Staff at Hunstanton’s Sea Life Sanctuary worked round the clock to save thousands of creatures following Thursday’s tidal surge, while a town businessman described it as the worst flooding he had ever seen.
More than 20 fish are known to have died after power to vital life support systems was lost during the storm.
But more than 3,000 fish, seals, penguins and other sea creatures have now been moved into temporary homes across the country.
Nigel Croasdale, the sanctuary’s general manager, said yesterday the majority of the animals which perished were either old or small fish that were less able to cope with the sudden drop in temperature .
He added: “The staff are sad and upset about each and every one of them, but also relieved that we managed to save the vast majority of our residents.”
The sea breached defences on the promenade just after 7pm on Thursday, as homeowners and business owners looked on helplessly.
Mr Croasdale said staff were forced to leave the centre and watch from a distance, but went back in as soon as the tide started to abate at around midnight.
Firefighters were called to start pumping water out of the building, and specialist transport vehicles were sent from the Sea Life’s Dorset headquarters to provide emergency back-up, as the operation to evacuate the creatures began.
Around half the animals were taken to facilities in Weymouth, Dorset, with others being transported to the Sea Life Sanctuary in Great Yarmouth.
Marine experts from across the country were brought in to assist with the rescue operation.
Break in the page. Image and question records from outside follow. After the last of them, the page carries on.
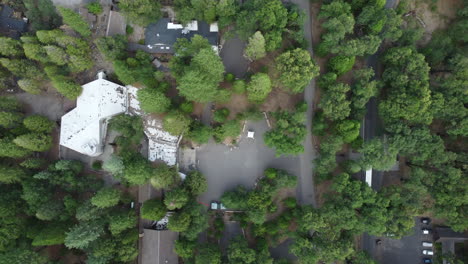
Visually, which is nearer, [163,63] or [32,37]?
[32,37]

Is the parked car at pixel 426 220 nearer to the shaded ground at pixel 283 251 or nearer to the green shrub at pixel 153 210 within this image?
the shaded ground at pixel 283 251

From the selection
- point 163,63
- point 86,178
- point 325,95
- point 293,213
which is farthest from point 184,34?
point 293,213

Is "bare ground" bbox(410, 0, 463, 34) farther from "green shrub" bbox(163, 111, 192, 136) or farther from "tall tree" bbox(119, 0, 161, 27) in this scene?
"green shrub" bbox(163, 111, 192, 136)

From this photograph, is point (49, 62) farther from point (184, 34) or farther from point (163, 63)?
point (184, 34)

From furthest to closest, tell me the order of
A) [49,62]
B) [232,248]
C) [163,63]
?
[163,63], [49,62], [232,248]

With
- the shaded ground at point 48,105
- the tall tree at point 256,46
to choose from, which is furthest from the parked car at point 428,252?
the shaded ground at point 48,105

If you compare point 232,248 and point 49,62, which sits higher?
point 49,62

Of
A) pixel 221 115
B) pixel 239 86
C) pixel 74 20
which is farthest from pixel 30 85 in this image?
pixel 239 86
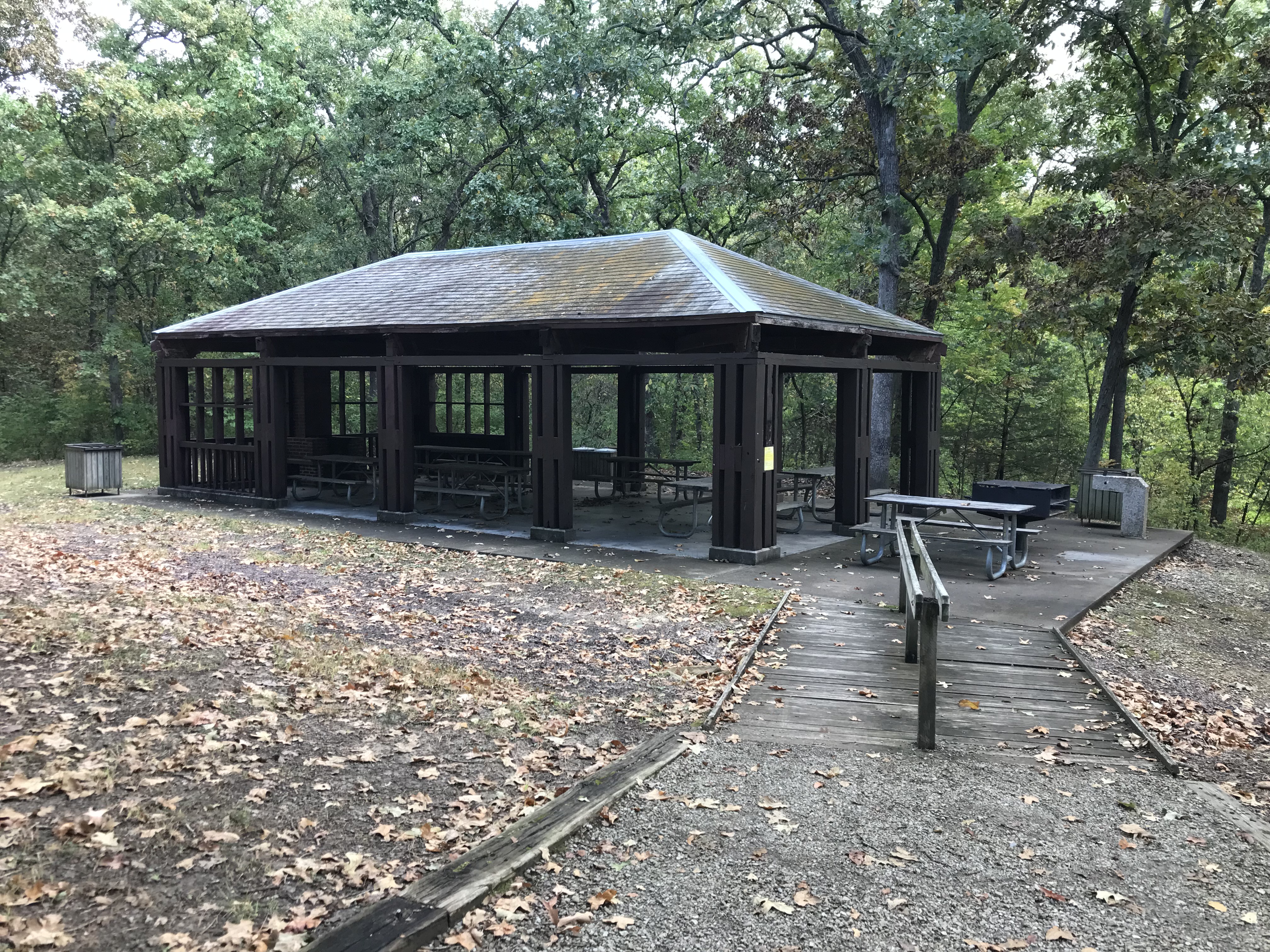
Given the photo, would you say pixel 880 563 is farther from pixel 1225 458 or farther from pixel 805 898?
pixel 1225 458

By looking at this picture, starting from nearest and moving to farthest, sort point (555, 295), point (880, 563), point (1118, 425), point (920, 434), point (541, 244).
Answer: point (880, 563) → point (555, 295) → point (920, 434) → point (541, 244) → point (1118, 425)

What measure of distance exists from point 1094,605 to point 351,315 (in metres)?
10.8

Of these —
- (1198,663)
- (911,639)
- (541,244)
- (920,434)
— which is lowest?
(1198,663)

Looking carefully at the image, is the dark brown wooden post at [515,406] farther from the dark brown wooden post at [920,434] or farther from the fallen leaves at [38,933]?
the fallen leaves at [38,933]

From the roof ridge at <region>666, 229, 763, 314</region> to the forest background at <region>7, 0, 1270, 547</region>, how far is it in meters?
5.55

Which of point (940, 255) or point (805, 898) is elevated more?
point (940, 255)

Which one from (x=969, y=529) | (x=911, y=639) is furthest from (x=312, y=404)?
(x=911, y=639)

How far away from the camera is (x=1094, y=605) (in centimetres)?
895

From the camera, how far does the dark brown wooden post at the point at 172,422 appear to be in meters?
16.5

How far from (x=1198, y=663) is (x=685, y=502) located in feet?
25.8

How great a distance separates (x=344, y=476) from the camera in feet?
55.3

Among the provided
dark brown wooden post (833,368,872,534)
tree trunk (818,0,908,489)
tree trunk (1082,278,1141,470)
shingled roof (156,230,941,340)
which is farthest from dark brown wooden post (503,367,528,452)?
tree trunk (1082,278,1141,470)

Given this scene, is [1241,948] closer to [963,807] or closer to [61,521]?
[963,807]

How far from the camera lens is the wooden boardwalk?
546cm
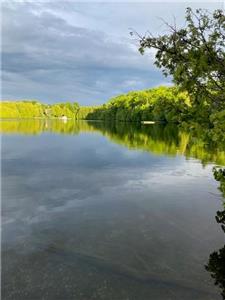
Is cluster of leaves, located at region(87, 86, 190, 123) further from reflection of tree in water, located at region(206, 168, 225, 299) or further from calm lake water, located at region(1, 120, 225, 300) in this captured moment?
reflection of tree in water, located at region(206, 168, 225, 299)

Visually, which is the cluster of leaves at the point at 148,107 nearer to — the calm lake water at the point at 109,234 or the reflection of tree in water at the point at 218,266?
the calm lake water at the point at 109,234

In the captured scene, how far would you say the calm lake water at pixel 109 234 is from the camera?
789cm

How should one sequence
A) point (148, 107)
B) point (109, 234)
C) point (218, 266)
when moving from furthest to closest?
point (148, 107) < point (109, 234) < point (218, 266)

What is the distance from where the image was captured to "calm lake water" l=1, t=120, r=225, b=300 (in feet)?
25.9

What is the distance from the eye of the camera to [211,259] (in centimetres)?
931

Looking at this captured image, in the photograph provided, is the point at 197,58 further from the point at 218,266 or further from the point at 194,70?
the point at 218,266

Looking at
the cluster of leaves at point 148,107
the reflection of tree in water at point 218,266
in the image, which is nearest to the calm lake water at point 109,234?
the reflection of tree in water at point 218,266

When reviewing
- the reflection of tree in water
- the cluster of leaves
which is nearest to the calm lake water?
the reflection of tree in water

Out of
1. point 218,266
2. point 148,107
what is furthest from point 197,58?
point 148,107

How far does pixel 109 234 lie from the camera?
1107cm

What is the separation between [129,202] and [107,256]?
220 inches

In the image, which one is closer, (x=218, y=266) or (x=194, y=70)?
(x=194, y=70)

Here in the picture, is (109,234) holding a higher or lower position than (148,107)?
lower

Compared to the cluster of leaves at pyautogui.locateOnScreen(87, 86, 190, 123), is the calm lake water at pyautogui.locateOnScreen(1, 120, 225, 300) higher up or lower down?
lower down
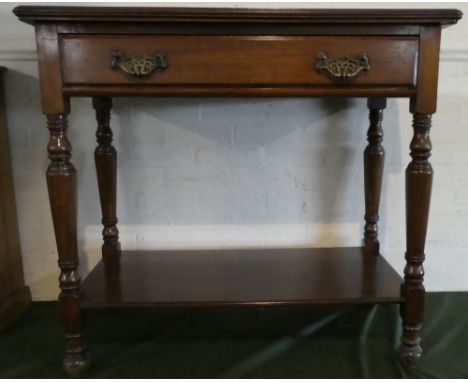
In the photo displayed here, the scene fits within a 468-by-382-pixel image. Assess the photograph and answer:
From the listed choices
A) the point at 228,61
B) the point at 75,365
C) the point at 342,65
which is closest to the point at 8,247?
the point at 75,365

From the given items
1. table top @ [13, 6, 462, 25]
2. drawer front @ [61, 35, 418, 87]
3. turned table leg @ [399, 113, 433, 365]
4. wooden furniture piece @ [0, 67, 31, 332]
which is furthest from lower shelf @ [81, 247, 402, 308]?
table top @ [13, 6, 462, 25]

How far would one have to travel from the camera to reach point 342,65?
0.93 metres

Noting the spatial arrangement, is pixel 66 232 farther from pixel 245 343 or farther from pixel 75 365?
pixel 245 343

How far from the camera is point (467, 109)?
1.40 m

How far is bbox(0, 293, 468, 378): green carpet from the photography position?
3.52 ft

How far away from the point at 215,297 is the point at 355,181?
0.63 meters

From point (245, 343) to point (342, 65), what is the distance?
738mm

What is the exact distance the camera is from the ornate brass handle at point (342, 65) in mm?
929

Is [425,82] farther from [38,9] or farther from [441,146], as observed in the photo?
[38,9]

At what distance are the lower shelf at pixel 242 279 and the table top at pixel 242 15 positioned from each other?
0.62 m

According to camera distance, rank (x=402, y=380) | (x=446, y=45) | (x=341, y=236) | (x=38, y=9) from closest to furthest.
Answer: (x=38, y=9)
(x=402, y=380)
(x=446, y=45)
(x=341, y=236)

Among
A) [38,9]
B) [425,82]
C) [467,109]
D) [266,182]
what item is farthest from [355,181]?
[38,9]

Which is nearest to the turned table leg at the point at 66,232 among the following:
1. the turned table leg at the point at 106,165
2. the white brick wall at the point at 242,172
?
the turned table leg at the point at 106,165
The final evacuees, a group of seals and otters, were taken to a temporary home in Scarborough over the weekend.
Mr Croasdale said: “Our first priority was the welfare of the animals and staff from the animal care team have worked through the night to make sure they are evacuated carefully. I cannot praise them highly enough.”
He also paid tribute to the support shown by local people, adding: “It was a fantastic team effort, and the spirits of everyone involved were buoyed by the incredible support we received from the community. People were turning up bringing flasks of tea and coffee and sandwiches and offering to help.”
He said the centre would be “closed indefinitely” while the devastation caused by the water is assessed and repaired. It is thought that the surge caused serious structural damage to the building. Work to dry and repair the site is likely to take several weeks.